レイチェル・カーソン著、上遠恵子訳、川内倫子写真『センス・オブ・ワンダー』(新潮文庫、2021年)

センス・オブ・ワンダー(新潮文庫)

この本を手に取ったのは、国語便覧に掲載されている作家の作品で「まだ読んだことのない作品を読みたいな〜」と思った時に、たまたま目にしたのがきっかけ。レイチェル・カーソンといえば『沈黙の春』だ。環境問題の啓発に大きな影響を与えたこの作品も読んだことがないのでそれを読んでもよかったのだが、絶賛育児中の体で読破する自信がなかった。『センス・オブ・ワンダー』は文章が短くて読みやすそうだったのだ。

 

実際、『センス・オブ・ワンダー』は文章が短くて読みやすかった。けれど、それ以上に、自分が忘れかけていた感覚を呼び覚ますような本で驚いた。実は、「このエピソードが好き」「この描写が好き」といった具体的な印象はあまり残っていない。
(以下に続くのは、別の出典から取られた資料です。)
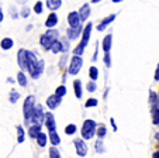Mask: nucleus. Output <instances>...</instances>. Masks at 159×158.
I'll return each instance as SVG.
<instances>
[{"mask_svg":"<svg viewBox=\"0 0 159 158\" xmlns=\"http://www.w3.org/2000/svg\"><path fill=\"white\" fill-rule=\"evenodd\" d=\"M96 151L97 152H103L104 150H103V143H102V140H97L96 141Z\"/></svg>","mask_w":159,"mask_h":158,"instance_id":"37","label":"nucleus"},{"mask_svg":"<svg viewBox=\"0 0 159 158\" xmlns=\"http://www.w3.org/2000/svg\"><path fill=\"white\" fill-rule=\"evenodd\" d=\"M61 102H62V98H58L57 95H52L47 99V104H48L49 109H57L61 104Z\"/></svg>","mask_w":159,"mask_h":158,"instance_id":"10","label":"nucleus"},{"mask_svg":"<svg viewBox=\"0 0 159 158\" xmlns=\"http://www.w3.org/2000/svg\"><path fill=\"white\" fill-rule=\"evenodd\" d=\"M41 133V126H31L30 130H28V134H30L31 138H37V136Z\"/></svg>","mask_w":159,"mask_h":158,"instance_id":"20","label":"nucleus"},{"mask_svg":"<svg viewBox=\"0 0 159 158\" xmlns=\"http://www.w3.org/2000/svg\"><path fill=\"white\" fill-rule=\"evenodd\" d=\"M3 21V12H2V9H0V23Z\"/></svg>","mask_w":159,"mask_h":158,"instance_id":"44","label":"nucleus"},{"mask_svg":"<svg viewBox=\"0 0 159 158\" xmlns=\"http://www.w3.org/2000/svg\"><path fill=\"white\" fill-rule=\"evenodd\" d=\"M7 82H9V84H14V81H13L11 78H9V79H7Z\"/></svg>","mask_w":159,"mask_h":158,"instance_id":"46","label":"nucleus"},{"mask_svg":"<svg viewBox=\"0 0 159 158\" xmlns=\"http://www.w3.org/2000/svg\"><path fill=\"white\" fill-rule=\"evenodd\" d=\"M51 50H52V52H54V54L61 52V51H62V42H61L59 40H58V41H55L54 44L51 45Z\"/></svg>","mask_w":159,"mask_h":158,"instance_id":"25","label":"nucleus"},{"mask_svg":"<svg viewBox=\"0 0 159 158\" xmlns=\"http://www.w3.org/2000/svg\"><path fill=\"white\" fill-rule=\"evenodd\" d=\"M34 12H35L37 14H39V13L42 12V2H37V4L34 6Z\"/></svg>","mask_w":159,"mask_h":158,"instance_id":"36","label":"nucleus"},{"mask_svg":"<svg viewBox=\"0 0 159 158\" xmlns=\"http://www.w3.org/2000/svg\"><path fill=\"white\" fill-rule=\"evenodd\" d=\"M13 44H14V42H13L11 38H3L2 40V42H0V47L3 48L4 51H7V50H10V48L13 47Z\"/></svg>","mask_w":159,"mask_h":158,"instance_id":"22","label":"nucleus"},{"mask_svg":"<svg viewBox=\"0 0 159 158\" xmlns=\"http://www.w3.org/2000/svg\"><path fill=\"white\" fill-rule=\"evenodd\" d=\"M49 157L51 158H61L59 155V151H58L55 147H52V148H49Z\"/></svg>","mask_w":159,"mask_h":158,"instance_id":"32","label":"nucleus"},{"mask_svg":"<svg viewBox=\"0 0 159 158\" xmlns=\"http://www.w3.org/2000/svg\"><path fill=\"white\" fill-rule=\"evenodd\" d=\"M155 138H156V140H158V141H159V133H156V136H155Z\"/></svg>","mask_w":159,"mask_h":158,"instance_id":"47","label":"nucleus"},{"mask_svg":"<svg viewBox=\"0 0 159 158\" xmlns=\"http://www.w3.org/2000/svg\"><path fill=\"white\" fill-rule=\"evenodd\" d=\"M106 133H107V130H106L104 126H100L99 130H97V136H99V138H103L106 136Z\"/></svg>","mask_w":159,"mask_h":158,"instance_id":"34","label":"nucleus"},{"mask_svg":"<svg viewBox=\"0 0 159 158\" xmlns=\"http://www.w3.org/2000/svg\"><path fill=\"white\" fill-rule=\"evenodd\" d=\"M44 122H45V126L49 128V131H55V128H57V123H55V119L51 113H45L44 114Z\"/></svg>","mask_w":159,"mask_h":158,"instance_id":"8","label":"nucleus"},{"mask_svg":"<svg viewBox=\"0 0 159 158\" xmlns=\"http://www.w3.org/2000/svg\"><path fill=\"white\" fill-rule=\"evenodd\" d=\"M49 140H51V143H52V146H58V144L61 143V138H59V136L57 134V131H49Z\"/></svg>","mask_w":159,"mask_h":158,"instance_id":"23","label":"nucleus"},{"mask_svg":"<svg viewBox=\"0 0 159 158\" xmlns=\"http://www.w3.org/2000/svg\"><path fill=\"white\" fill-rule=\"evenodd\" d=\"M104 62H106V65H107V66L111 65V64H110V55H108V54L104 55Z\"/></svg>","mask_w":159,"mask_h":158,"instance_id":"41","label":"nucleus"},{"mask_svg":"<svg viewBox=\"0 0 159 158\" xmlns=\"http://www.w3.org/2000/svg\"><path fill=\"white\" fill-rule=\"evenodd\" d=\"M111 40H113L111 34L106 36V37H104V40H103V50H104L106 54H108V51H110V48H111Z\"/></svg>","mask_w":159,"mask_h":158,"instance_id":"19","label":"nucleus"},{"mask_svg":"<svg viewBox=\"0 0 159 158\" xmlns=\"http://www.w3.org/2000/svg\"><path fill=\"white\" fill-rule=\"evenodd\" d=\"M155 81H159V65L156 68V72H155Z\"/></svg>","mask_w":159,"mask_h":158,"instance_id":"42","label":"nucleus"},{"mask_svg":"<svg viewBox=\"0 0 159 158\" xmlns=\"http://www.w3.org/2000/svg\"><path fill=\"white\" fill-rule=\"evenodd\" d=\"M37 57L34 52H31V51H27V65H28V71H31V69L34 68V66L37 65Z\"/></svg>","mask_w":159,"mask_h":158,"instance_id":"12","label":"nucleus"},{"mask_svg":"<svg viewBox=\"0 0 159 158\" xmlns=\"http://www.w3.org/2000/svg\"><path fill=\"white\" fill-rule=\"evenodd\" d=\"M153 158H159V151H156L155 154H153Z\"/></svg>","mask_w":159,"mask_h":158,"instance_id":"45","label":"nucleus"},{"mask_svg":"<svg viewBox=\"0 0 159 158\" xmlns=\"http://www.w3.org/2000/svg\"><path fill=\"white\" fill-rule=\"evenodd\" d=\"M76 131V126L75 124H69V126H66V128H65V133L68 136H70V134H73Z\"/></svg>","mask_w":159,"mask_h":158,"instance_id":"31","label":"nucleus"},{"mask_svg":"<svg viewBox=\"0 0 159 158\" xmlns=\"http://www.w3.org/2000/svg\"><path fill=\"white\" fill-rule=\"evenodd\" d=\"M30 119L33 120V123H35V126H41V123L44 122V113H42L41 106H34L30 113Z\"/></svg>","mask_w":159,"mask_h":158,"instance_id":"3","label":"nucleus"},{"mask_svg":"<svg viewBox=\"0 0 159 158\" xmlns=\"http://www.w3.org/2000/svg\"><path fill=\"white\" fill-rule=\"evenodd\" d=\"M21 16H23V17H28V16H30V9H28V7H23Z\"/></svg>","mask_w":159,"mask_h":158,"instance_id":"39","label":"nucleus"},{"mask_svg":"<svg viewBox=\"0 0 159 158\" xmlns=\"http://www.w3.org/2000/svg\"><path fill=\"white\" fill-rule=\"evenodd\" d=\"M57 23H58V16L55 13H51L48 16V18H47V21H45V26L48 28H52L54 26H57Z\"/></svg>","mask_w":159,"mask_h":158,"instance_id":"14","label":"nucleus"},{"mask_svg":"<svg viewBox=\"0 0 159 158\" xmlns=\"http://www.w3.org/2000/svg\"><path fill=\"white\" fill-rule=\"evenodd\" d=\"M153 124H159V109H153Z\"/></svg>","mask_w":159,"mask_h":158,"instance_id":"35","label":"nucleus"},{"mask_svg":"<svg viewBox=\"0 0 159 158\" xmlns=\"http://www.w3.org/2000/svg\"><path fill=\"white\" fill-rule=\"evenodd\" d=\"M17 62L18 66L21 68V71H28V65H27V51L25 50H20L17 52Z\"/></svg>","mask_w":159,"mask_h":158,"instance_id":"5","label":"nucleus"},{"mask_svg":"<svg viewBox=\"0 0 159 158\" xmlns=\"http://www.w3.org/2000/svg\"><path fill=\"white\" fill-rule=\"evenodd\" d=\"M47 141H48V137H47V134L41 131V133L37 136V143H38V146H39V147H45Z\"/></svg>","mask_w":159,"mask_h":158,"instance_id":"21","label":"nucleus"},{"mask_svg":"<svg viewBox=\"0 0 159 158\" xmlns=\"http://www.w3.org/2000/svg\"><path fill=\"white\" fill-rule=\"evenodd\" d=\"M73 88H75V95L78 99L82 98V84L80 81H75L73 82Z\"/></svg>","mask_w":159,"mask_h":158,"instance_id":"24","label":"nucleus"},{"mask_svg":"<svg viewBox=\"0 0 159 158\" xmlns=\"http://www.w3.org/2000/svg\"><path fill=\"white\" fill-rule=\"evenodd\" d=\"M75 147H76V152H78V155L84 157V155L87 154V147H86V144L83 143V140H76Z\"/></svg>","mask_w":159,"mask_h":158,"instance_id":"11","label":"nucleus"},{"mask_svg":"<svg viewBox=\"0 0 159 158\" xmlns=\"http://www.w3.org/2000/svg\"><path fill=\"white\" fill-rule=\"evenodd\" d=\"M159 99H158V96H155V93L153 92H151V103L152 104H155V102H158Z\"/></svg>","mask_w":159,"mask_h":158,"instance_id":"40","label":"nucleus"},{"mask_svg":"<svg viewBox=\"0 0 159 158\" xmlns=\"http://www.w3.org/2000/svg\"><path fill=\"white\" fill-rule=\"evenodd\" d=\"M97 103H99L97 99H87V102H86L84 106H86V108H94V106H97Z\"/></svg>","mask_w":159,"mask_h":158,"instance_id":"33","label":"nucleus"},{"mask_svg":"<svg viewBox=\"0 0 159 158\" xmlns=\"http://www.w3.org/2000/svg\"><path fill=\"white\" fill-rule=\"evenodd\" d=\"M55 95H57L58 98H62V96H65L66 95V88L65 86L57 88V90H55Z\"/></svg>","mask_w":159,"mask_h":158,"instance_id":"30","label":"nucleus"},{"mask_svg":"<svg viewBox=\"0 0 159 158\" xmlns=\"http://www.w3.org/2000/svg\"><path fill=\"white\" fill-rule=\"evenodd\" d=\"M17 133H18V138H17V141H18V143H23V141H24V136H25V133H24V130H23V127H21V126H17Z\"/></svg>","mask_w":159,"mask_h":158,"instance_id":"28","label":"nucleus"},{"mask_svg":"<svg viewBox=\"0 0 159 158\" xmlns=\"http://www.w3.org/2000/svg\"><path fill=\"white\" fill-rule=\"evenodd\" d=\"M44 66H45L44 61H38V62H37V65L34 66V68L30 71L31 76H33L34 79H37V78H39V75H41L42 72H44Z\"/></svg>","mask_w":159,"mask_h":158,"instance_id":"7","label":"nucleus"},{"mask_svg":"<svg viewBox=\"0 0 159 158\" xmlns=\"http://www.w3.org/2000/svg\"><path fill=\"white\" fill-rule=\"evenodd\" d=\"M87 90H89V92H94V90H96V84H94V82H89V84H87Z\"/></svg>","mask_w":159,"mask_h":158,"instance_id":"38","label":"nucleus"},{"mask_svg":"<svg viewBox=\"0 0 159 158\" xmlns=\"http://www.w3.org/2000/svg\"><path fill=\"white\" fill-rule=\"evenodd\" d=\"M68 23L70 24V28L79 27V26H80V18H79L78 13H76V12L69 13V16H68Z\"/></svg>","mask_w":159,"mask_h":158,"instance_id":"9","label":"nucleus"},{"mask_svg":"<svg viewBox=\"0 0 159 158\" xmlns=\"http://www.w3.org/2000/svg\"><path fill=\"white\" fill-rule=\"evenodd\" d=\"M94 131H96V122L94 120H86L83 123V127H82V137L84 140H90L94 136Z\"/></svg>","mask_w":159,"mask_h":158,"instance_id":"2","label":"nucleus"},{"mask_svg":"<svg viewBox=\"0 0 159 158\" xmlns=\"http://www.w3.org/2000/svg\"><path fill=\"white\" fill-rule=\"evenodd\" d=\"M80 33H82V26L75 27V28H68V37H69L70 40H76Z\"/></svg>","mask_w":159,"mask_h":158,"instance_id":"15","label":"nucleus"},{"mask_svg":"<svg viewBox=\"0 0 159 158\" xmlns=\"http://www.w3.org/2000/svg\"><path fill=\"white\" fill-rule=\"evenodd\" d=\"M82 65H83V61H82L80 57H73L72 61H70V66H69V74L70 75H76L79 71H80Z\"/></svg>","mask_w":159,"mask_h":158,"instance_id":"4","label":"nucleus"},{"mask_svg":"<svg viewBox=\"0 0 159 158\" xmlns=\"http://www.w3.org/2000/svg\"><path fill=\"white\" fill-rule=\"evenodd\" d=\"M110 122H111V124H113V128H114V131H116V130H117V127H116V123H114V120L111 119Z\"/></svg>","mask_w":159,"mask_h":158,"instance_id":"43","label":"nucleus"},{"mask_svg":"<svg viewBox=\"0 0 159 158\" xmlns=\"http://www.w3.org/2000/svg\"><path fill=\"white\" fill-rule=\"evenodd\" d=\"M114 18H116V16H114V14H111V16H108V17H106L104 20H103L102 23H100L99 26H97V30H99V31H103L106 27H107V24H110L111 21H114Z\"/></svg>","mask_w":159,"mask_h":158,"instance_id":"16","label":"nucleus"},{"mask_svg":"<svg viewBox=\"0 0 159 158\" xmlns=\"http://www.w3.org/2000/svg\"><path fill=\"white\" fill-rule=\"evenodd\" d=\"M90 31H92V24L89 23L86 27H84L83 34H82V37H83L82 42H83V44H86V45H87V42H89V38H90Z\"/></svg>","mask_w":159,"mask_h":158,"instance_id":"18","label":"nucleus"},{"mask_svg":"<svg viewBox=\"0 0 159 158\" xmlns=\"http://www.w3.org/2000/svg\"><path fill=\"white\" fill-rule=\"evenodd\" d=\"M34 103H35V99L34 96H28L24 102V108H23V112H24V116L25 119H30V113L31 110L34 109Z\"/></svg>","mask_w":159,"mask_h":158,"instance_id":"6","label":"nucleus"},{"mask_svg":"<svg viewBox=\"0 0 159 158\" xmlns=\"http://www.w3.org/2000/svg\"><path fill=\"white\" fill-rule=\"evenodd\" d=\"M89 75H90V78H92V81H96L97 76H99V71H97L96 66H92V68L89 69Z\"/></svg>","mask_w":159,"mask_h":158,"instance_id":"27","label":"nucleus"},{"mask_svg":"<svg viewBox=\"0 0 159 158\" xmlns=\"http://www.w3.org/2000/svg\"><path fill=\"white\" fill-rule=\"evenodd\" d=\"M58 36H59V34H58L57 30H48L44 36H41L39 42H41V45L45 48V50H49L51 45L54 44L55 41H58Z\"/></svg>","mask_w":159,"mask_h":158,"instance_id":"1","label":"nucleus"},{"mask_svg":"<svg viewBox=\"0 0 159 158\" xmlns=\"http://www.w3.org/2000/svg\"><path fill=\"white\" fill-rule=\"evenodd\" d=\"M18 98H20V93L17 92V90H11V92H10V102H11V103H16V102L18 100Z\"/></svg>","mask_w":159,"mask_h":158,"instance_id":"29","label":"nucleus"},{"mask_svg":"<svg viewBox=\"0 0 159 158\" xmlns=\"http://www.w3.org/2000/svg\"><path fill=\"white\" fill-rule=\"evenodd\" d=\"M17 81H18V84H20L21 86H27V78H25L24 72H18Z\"/></svg>","mask_w":159,"mask_h":158,"instance_id":"26","label":"nucleus"},{"mask_svg":"<svg viewBox=\"0 0 159 158\" xmlns=\"http://www.w3.org/2000/svg\"><path fill=\"white\" fill-rule=\"evenodd\" d=\"M45 3H47V7H48L49 10H57L62 6V2H61V0H47Z\"/></svg>","mask_w":159,"mask_h":158,"instance_id":"17","label":"nucleus"},{"mask_svg":"<svg viewBox=\"0 0 159 158\" xmlns=\"http://www.w3.org/2000/svg\"><path fill=\"white\" fill-rule=\"evenodd\" d=\"M79 18L80 20H87L89 18V16H90V7H89V4H83V6L80 7V10H79Z\"/></svg>","mask_w":159,"mask_h":158,"instance_id":"13","label":"nucleus"}]
</instances>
何度ページをめくって読み返しても、どんな内容だったかを語れるほど印象には残らないのだが、面白いことに、何度ページをめくって読み返しても、森林特有の湿り気や断崖絶壁に打ち寄せる波を眺めている時の音、大きな岩に対峙した時に感じた畏怖の念や名前は知らないけれど耳馴染みのある鳥の歌声といった、そういう感覚ははっきりと思い出される。

 

今住んでいるところは、決して緑が鬱蒼とした場所ではない。しかし耳を澄ますと、毎朝鳥が良い声で鳴いている。秋の夜長には虫の声もする。少し車を走らせたところにある自然からは湿り気を感じる。自分が生まれ育ったところの緑に比べると、少し寂しいとはいえ、自然がないわけじゃない。そういう、感じ取ろうとすれば掴める「自然」を『センス・オブ・ワンダー』は思い出させてくれるし、自分が生まれ育ったところで感じてきた「自然」も思い出させてくれる。そういう体験から、この本は“感性”に触れる本なのだと思わされる。

 

私自身が子どもの頃に感じた「ワンダー」は、生き物の生の終わりであり、それは今でも興味の対象となっている。幼稚園児の時に見たウサギの死骸、小学生の時に見た鳩の死骸、猫の死骸。あの“生きていた”状態から1つの“もの”になってしまう静かな変化が気になって仕方なかったし、その静かな変化に対して、人がさまざまな反応を示すことも興味深かった。今も結局、ずっとそのことについて考えている。

 

せっかくだからカーソンのように、自分の子どもに「センス・オブ・ワンダー」を大切にしてもらえるような経験をさせてあげられたら、と思う。私自身は、読み終えて残った感情、どこか懐かしい気持ちだったり、「センス・オブ・ワンダー」を感じにくくなっていることへの寂しさだったり、を大事にしたいと思う。